We’ve seen an almost endless train of design ideas for furniture, ranging from shelves to chairs to tables. The latter even come in different types, functioning as dining tables, work desks, or anything in between. Although table designs can vary greatly, the one thing that they all have in common is a solid and whole surface to place things on top of them. This is true for almost any piece of furniture as well since there always needs to be a flat surface to hold things or bodies. That’s the kind of standard design that this magazine rack and side table in one throws out the window, utilizing two intersecting groups of tubes to hold up books and magazines in an almost illusion-like manner.

Designer: Deniz Aktay

Although we rely on them critically, it’s almost too easy to trick our brains and our eyes with optical illusions and crafty designs. Logic would tell us that slipping a book into a slot like a grill would let the book fall without something to stop it. That “something,” however, doesn’t need to be the ground or a flat surface, just like what this Interspace magazine rack design concept tries to demonstrate.

The rather confusing piece of furniture is actually made of two groups, both of them a row of steel tubes bent to form a loop. Normally, if you put anything in the space between tubes, it would fall down to the opposite side. The trick that Interspace uses is to connect the two groups perpendicularly to each other while also leaving a small gap in the middle where the bottom of one extends beyond the top of the other or vice-versa.

This creates a sort of natural “stopper” for anything that goes in between the gap since the intersecting tubes below it serve as the “floor” for the item. This works whether inserting the book from the top or from the side. The empty areas formed at the top and bottom of the structure also become spaces for reading materials that might be too thick for the grill.
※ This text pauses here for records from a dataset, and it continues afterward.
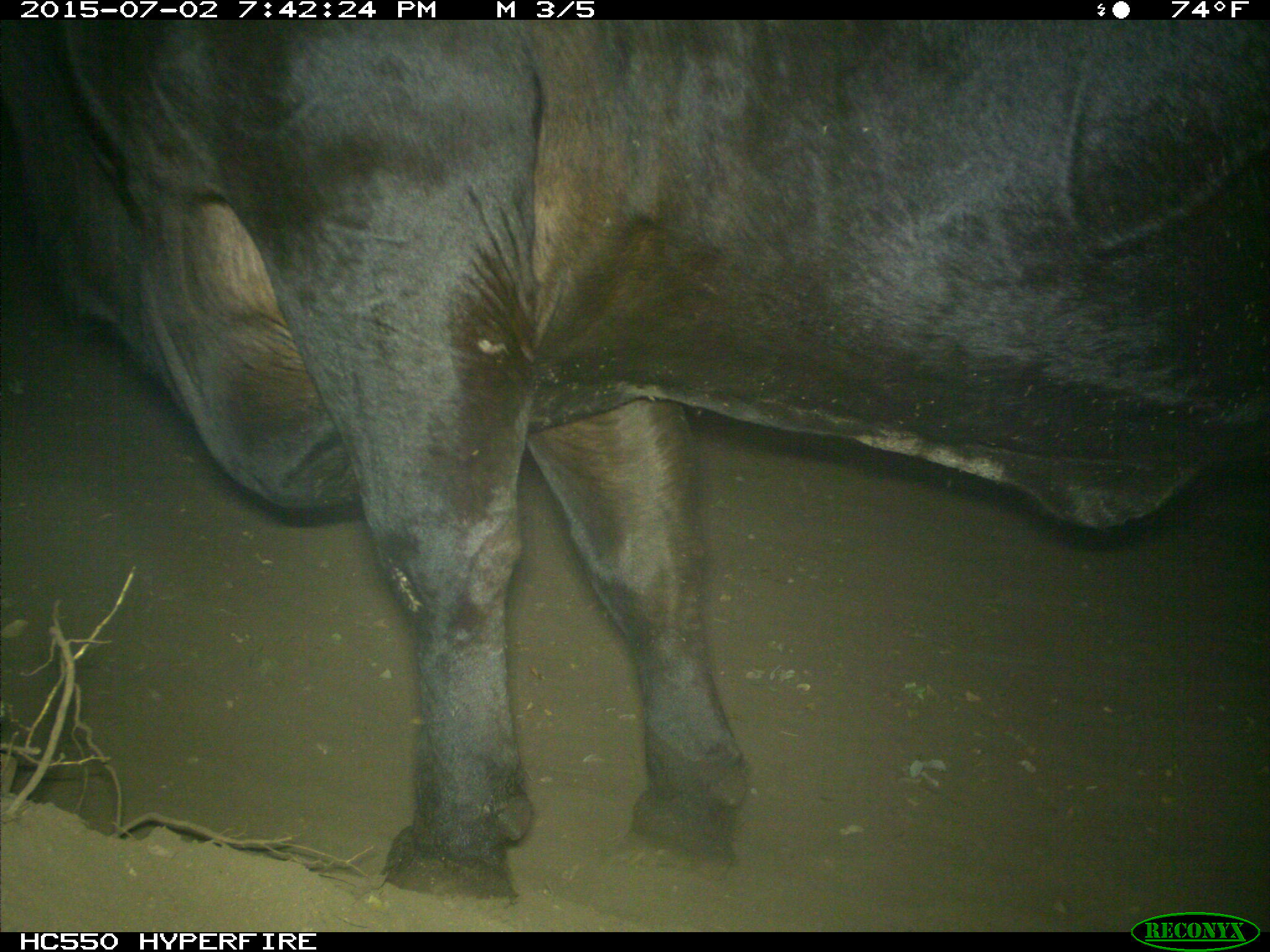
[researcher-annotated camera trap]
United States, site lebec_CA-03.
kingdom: Animalia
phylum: Chordata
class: Mammalia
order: Artiodactyla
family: Bovidae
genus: Bos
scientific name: Bos taurus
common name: domestic cow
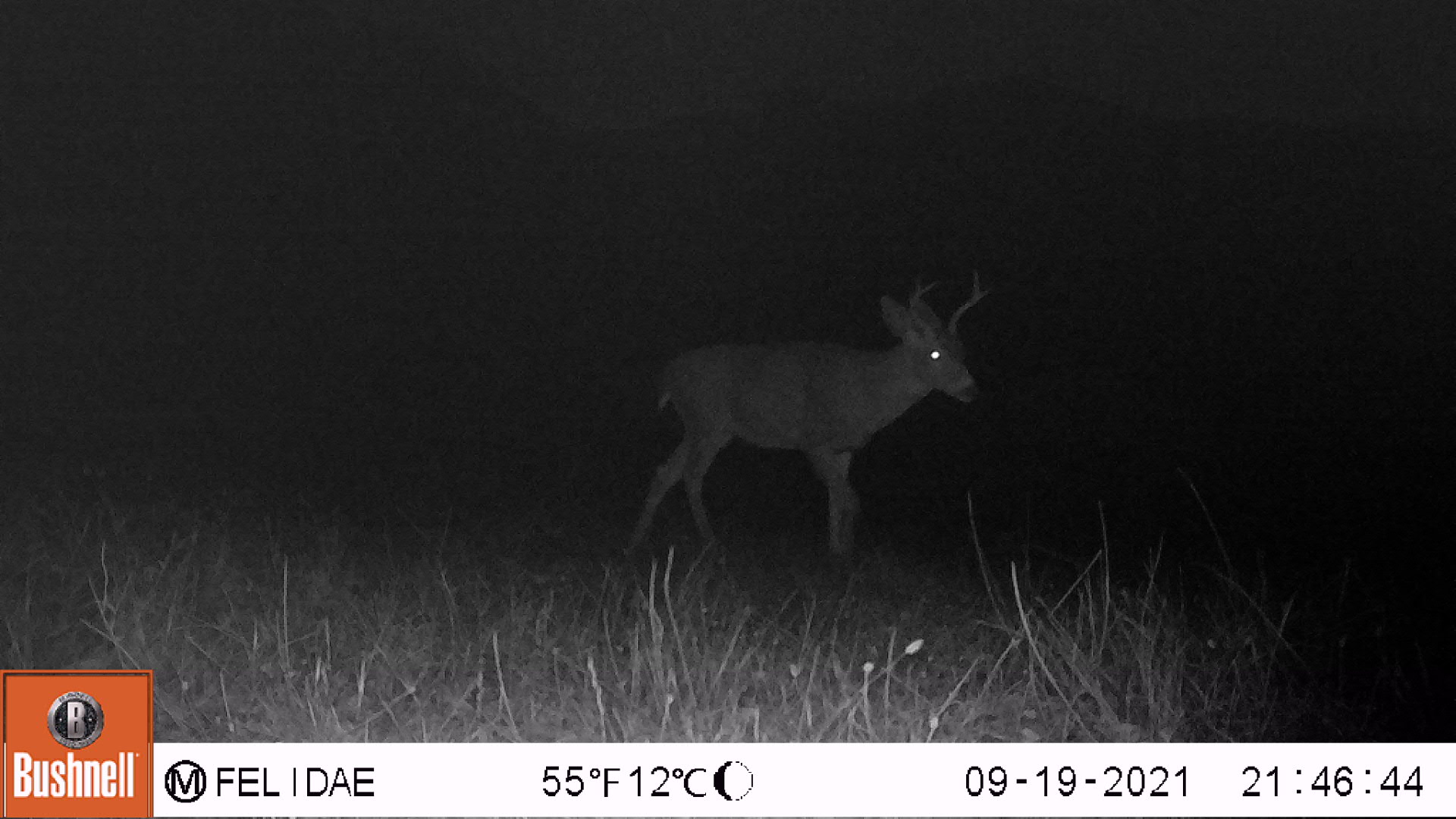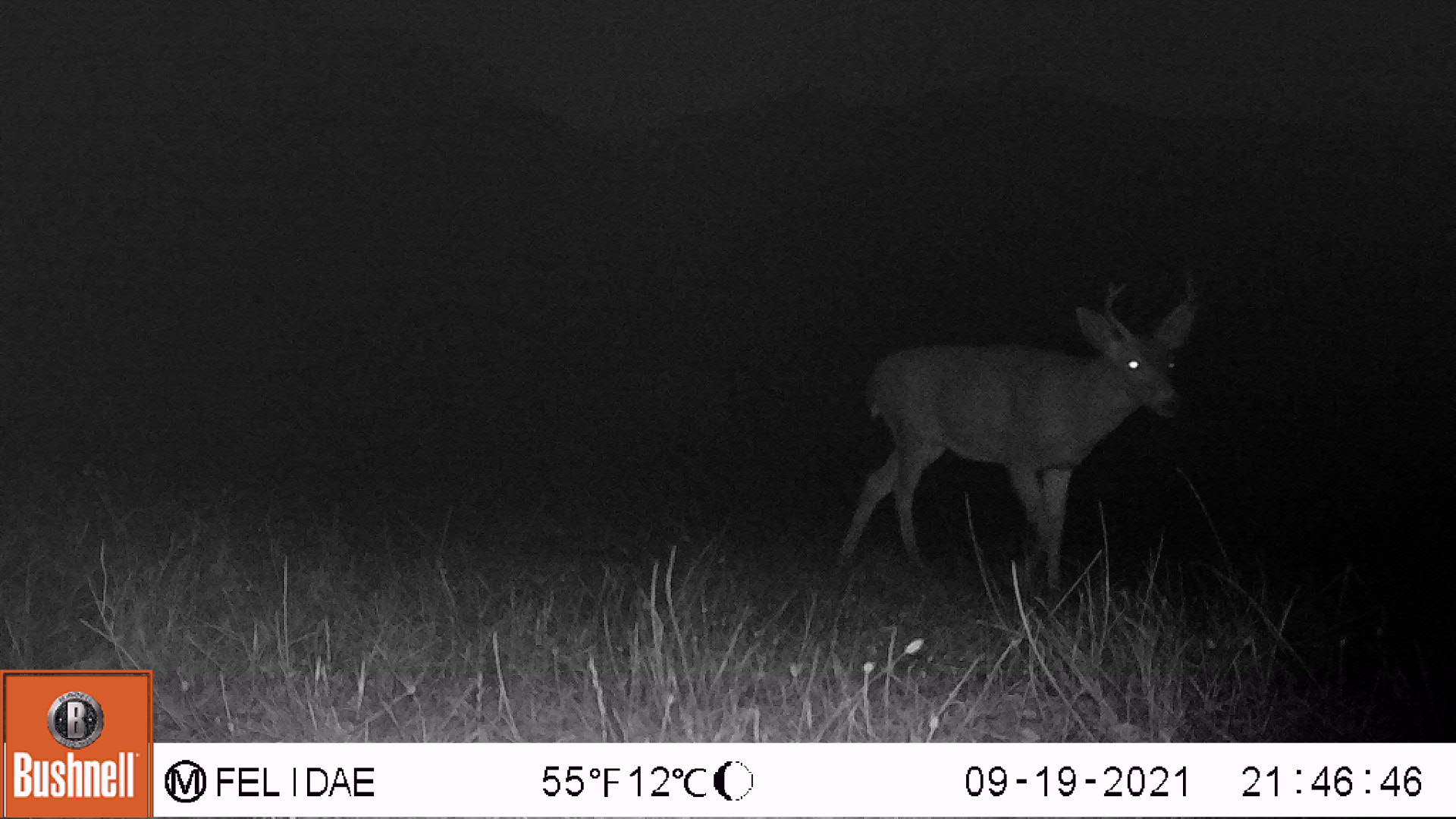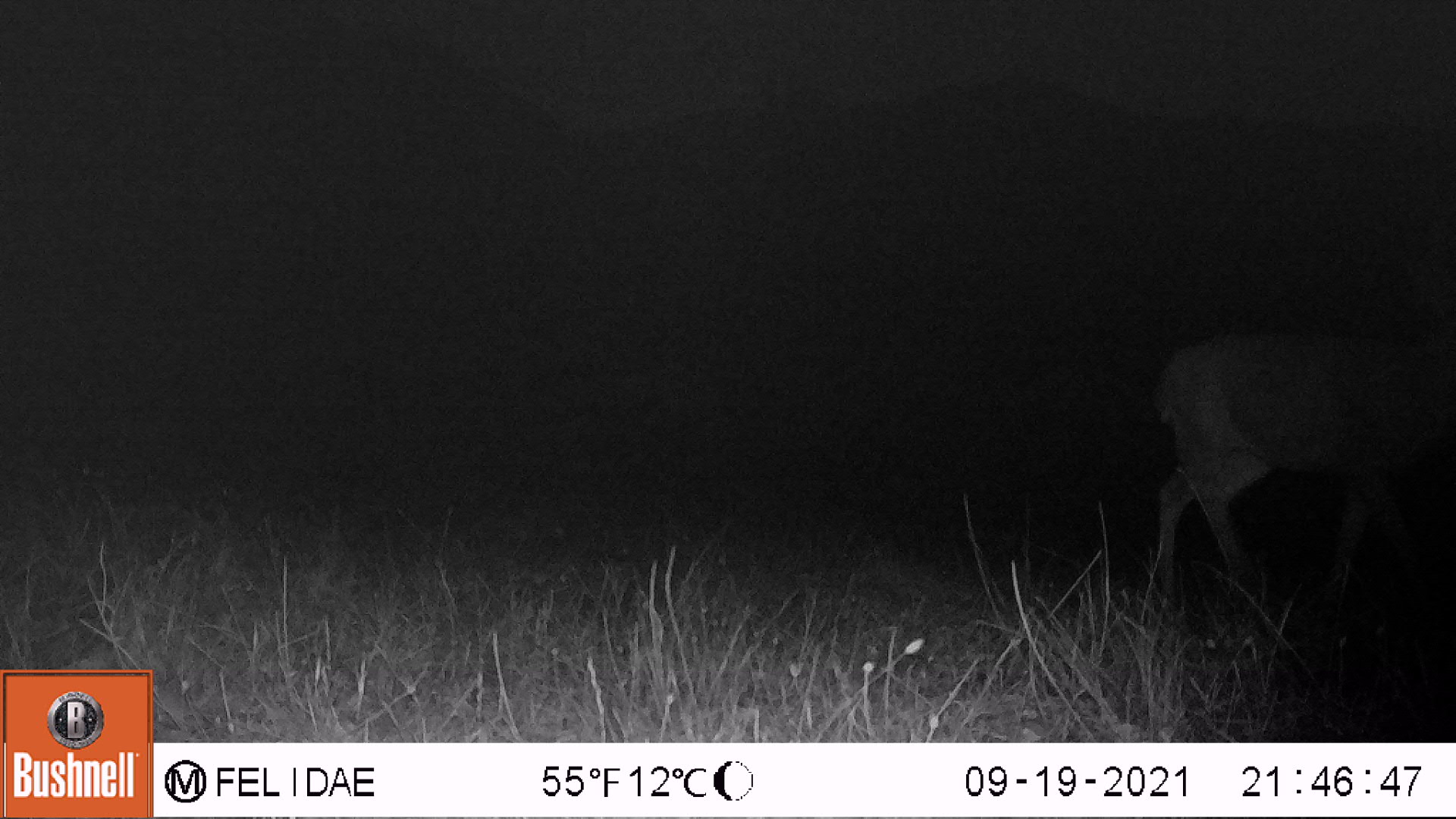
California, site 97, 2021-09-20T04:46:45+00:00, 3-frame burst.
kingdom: Animalia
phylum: Chordata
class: Mammalia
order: Artiodactyla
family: Cervidae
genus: Odocoileus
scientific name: Odocoileus hemionus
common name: mule deer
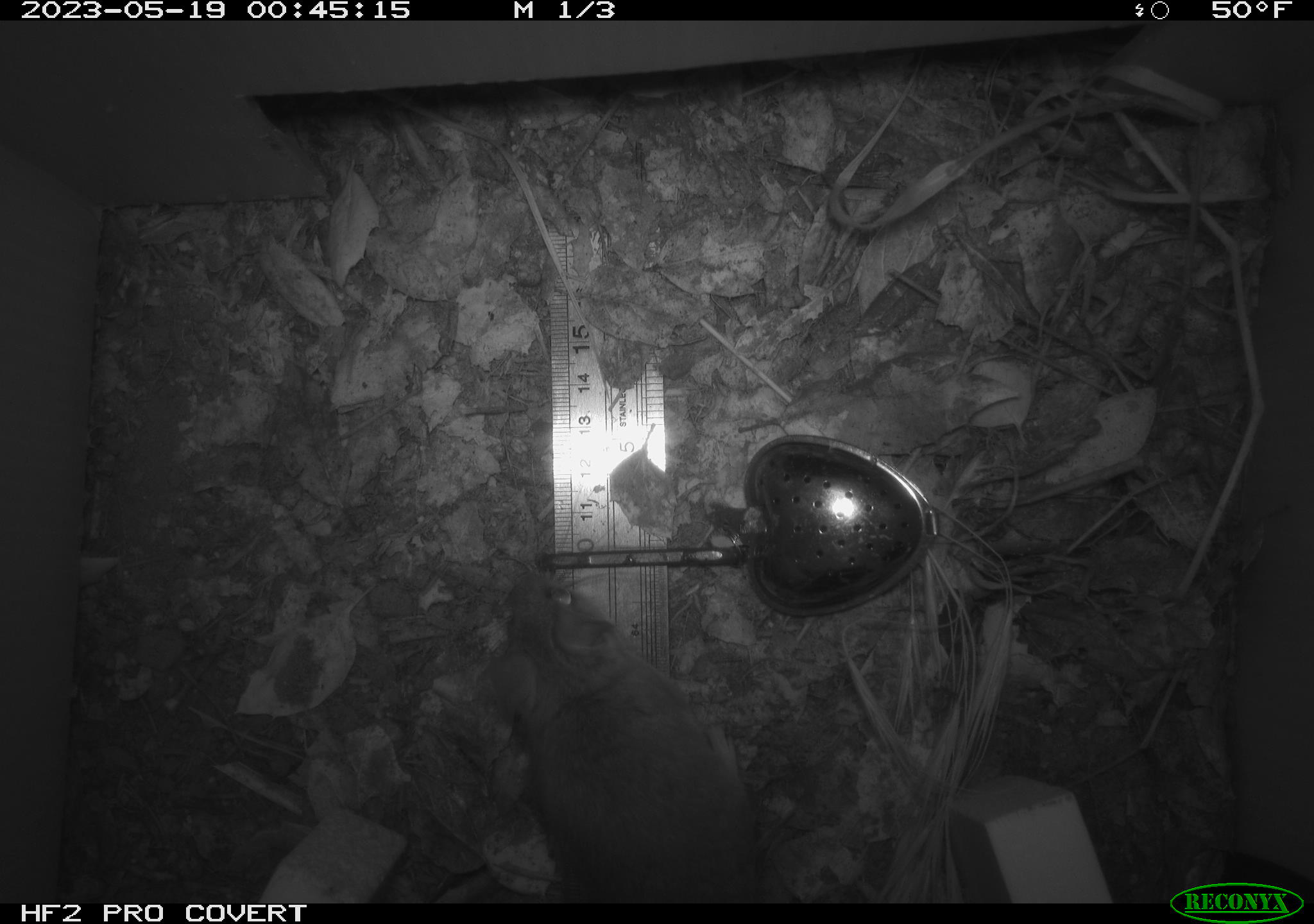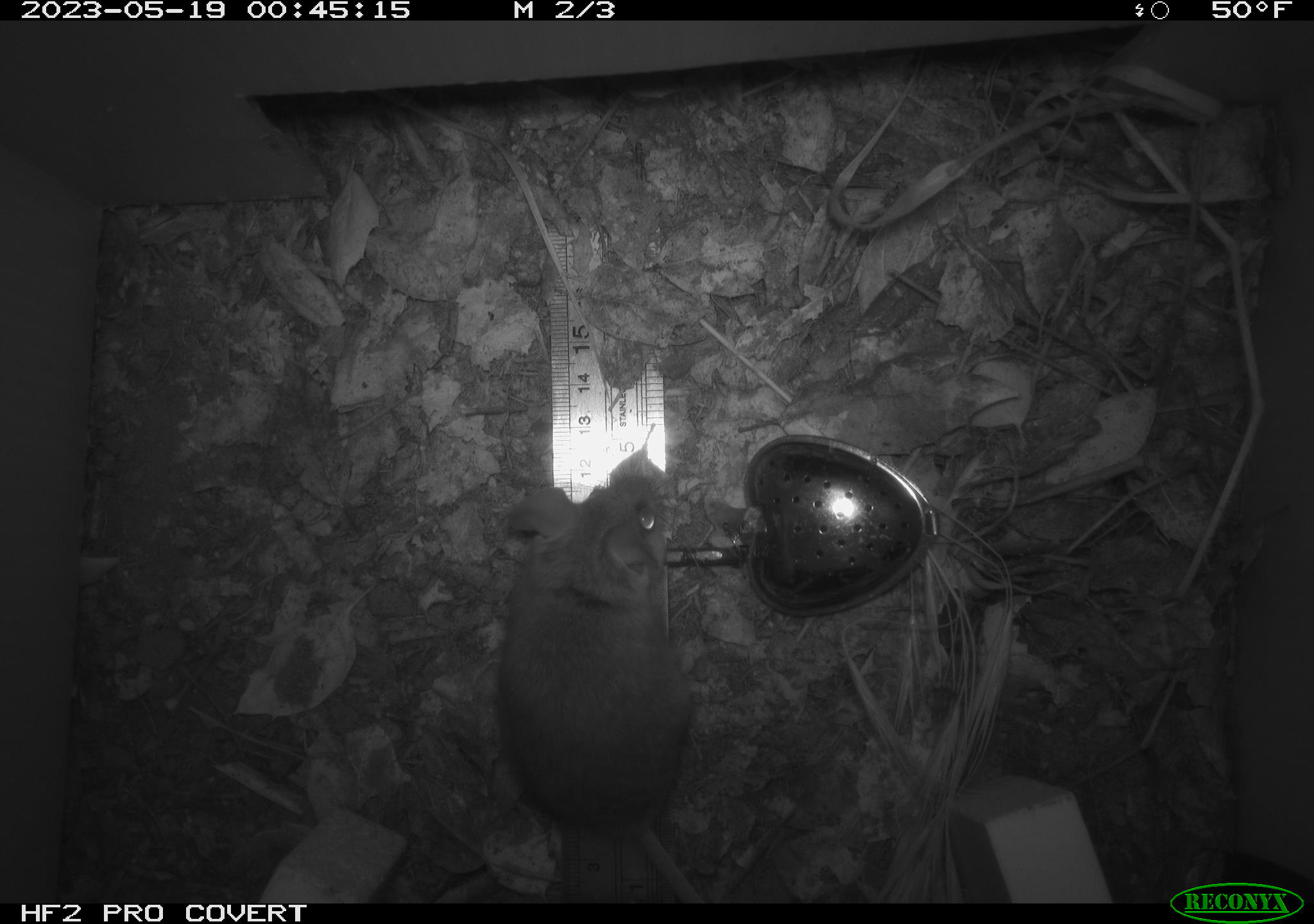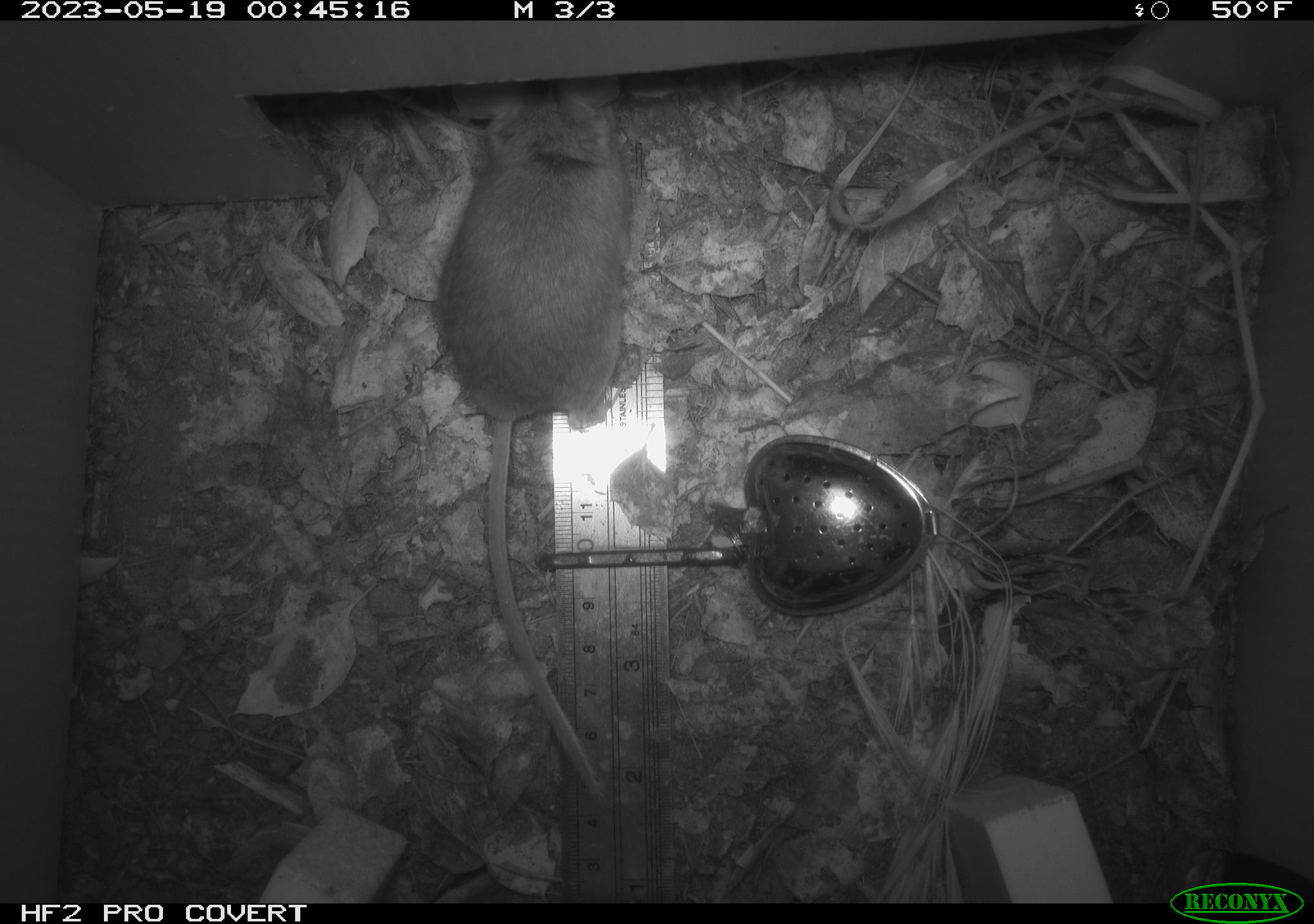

Because of the intersecting design of the tubes, arranging books can become almost like a puzzle, where you decide the best place for them in between the gaps.

The curious form of steel tubes intersecting with one another also creates a rather curious visual, almost to the point that it could confuse the eyes because of the play of form, light, and shadows. The top surface of the rack can also serve as a side table, admittedly for larger objects that don’t risk falling into the gaps. You could, theoretically, also put your drink on top, though it’s probably best to have some tray in between for good measure.